■ PROVIDED INFORMATION
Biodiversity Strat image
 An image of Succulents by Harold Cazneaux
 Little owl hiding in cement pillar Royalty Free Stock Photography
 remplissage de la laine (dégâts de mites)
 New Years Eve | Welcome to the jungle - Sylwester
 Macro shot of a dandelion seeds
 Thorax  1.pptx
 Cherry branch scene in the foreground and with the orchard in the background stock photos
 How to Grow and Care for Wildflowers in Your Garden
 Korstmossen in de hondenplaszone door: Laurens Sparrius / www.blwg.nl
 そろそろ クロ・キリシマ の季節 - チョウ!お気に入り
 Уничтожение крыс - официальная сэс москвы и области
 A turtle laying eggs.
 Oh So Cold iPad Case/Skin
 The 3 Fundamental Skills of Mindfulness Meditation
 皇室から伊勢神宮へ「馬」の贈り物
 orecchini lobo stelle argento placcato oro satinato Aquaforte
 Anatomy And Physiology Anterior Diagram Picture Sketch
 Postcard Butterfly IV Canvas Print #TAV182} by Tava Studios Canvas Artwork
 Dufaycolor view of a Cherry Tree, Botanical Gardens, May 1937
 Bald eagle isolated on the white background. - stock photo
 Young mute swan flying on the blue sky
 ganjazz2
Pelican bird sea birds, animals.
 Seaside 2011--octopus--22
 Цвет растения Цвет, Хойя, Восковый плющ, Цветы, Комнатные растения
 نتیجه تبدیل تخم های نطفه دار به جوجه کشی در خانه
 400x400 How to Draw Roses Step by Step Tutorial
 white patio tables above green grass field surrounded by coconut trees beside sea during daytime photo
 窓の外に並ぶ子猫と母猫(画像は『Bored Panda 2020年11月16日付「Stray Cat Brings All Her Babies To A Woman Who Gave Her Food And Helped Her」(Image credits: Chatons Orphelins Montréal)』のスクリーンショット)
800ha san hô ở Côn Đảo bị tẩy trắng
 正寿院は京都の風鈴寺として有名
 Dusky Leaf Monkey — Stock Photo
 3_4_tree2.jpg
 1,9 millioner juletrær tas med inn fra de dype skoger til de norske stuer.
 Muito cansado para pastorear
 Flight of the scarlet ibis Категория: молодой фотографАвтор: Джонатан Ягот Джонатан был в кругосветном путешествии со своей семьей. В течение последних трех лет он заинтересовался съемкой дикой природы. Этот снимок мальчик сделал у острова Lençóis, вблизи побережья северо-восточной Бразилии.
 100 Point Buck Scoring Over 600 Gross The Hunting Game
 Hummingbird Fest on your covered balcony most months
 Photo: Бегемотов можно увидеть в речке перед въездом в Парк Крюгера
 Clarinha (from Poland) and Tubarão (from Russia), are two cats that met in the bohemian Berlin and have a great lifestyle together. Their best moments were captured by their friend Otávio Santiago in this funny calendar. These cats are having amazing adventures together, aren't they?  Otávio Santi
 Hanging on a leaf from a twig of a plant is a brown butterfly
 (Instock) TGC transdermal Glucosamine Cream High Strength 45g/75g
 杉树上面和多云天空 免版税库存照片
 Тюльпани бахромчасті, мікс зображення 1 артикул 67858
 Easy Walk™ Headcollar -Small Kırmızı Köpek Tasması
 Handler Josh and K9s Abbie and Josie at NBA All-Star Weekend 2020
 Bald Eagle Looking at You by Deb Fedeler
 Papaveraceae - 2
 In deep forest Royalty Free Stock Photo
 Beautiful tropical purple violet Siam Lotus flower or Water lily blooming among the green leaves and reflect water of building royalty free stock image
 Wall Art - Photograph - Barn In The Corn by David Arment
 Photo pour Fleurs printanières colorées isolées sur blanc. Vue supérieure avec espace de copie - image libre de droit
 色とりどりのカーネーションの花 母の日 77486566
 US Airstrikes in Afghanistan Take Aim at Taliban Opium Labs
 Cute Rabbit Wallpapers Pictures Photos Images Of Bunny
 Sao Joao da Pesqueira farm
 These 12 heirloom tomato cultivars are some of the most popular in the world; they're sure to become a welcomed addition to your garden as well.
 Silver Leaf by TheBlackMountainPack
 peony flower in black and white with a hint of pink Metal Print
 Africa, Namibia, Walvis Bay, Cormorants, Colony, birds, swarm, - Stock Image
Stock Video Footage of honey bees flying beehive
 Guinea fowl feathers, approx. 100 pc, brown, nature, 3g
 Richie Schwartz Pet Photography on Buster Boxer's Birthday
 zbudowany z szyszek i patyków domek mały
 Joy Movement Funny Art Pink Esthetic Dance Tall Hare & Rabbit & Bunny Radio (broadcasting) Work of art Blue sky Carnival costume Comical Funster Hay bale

■ YOUR OBJECTIVE
In the entries above, the lines between the one holding "Easy Walk™ Headcollar" and the one holding "Beautiful tropical purple", inclusive, are to be printed exactly as written, and those alone.

■ SOLVED EXERCISE
 Easy Walk™ Headcollar -Small Kırmızı Köpek Tasması
 Handler Josh and K9s Abbie and Josie at NBA All-Star Weekend 2020
 Bald Eagle Looking at You by Deb Fedeler
 Papaveraceae - 2
 In deep forest Royalty Free Stock Photo
 Beautiful tropical purple violet Siam Lotus flower or Water lily blooming among the green leaves and reflect water of building royalty free stock image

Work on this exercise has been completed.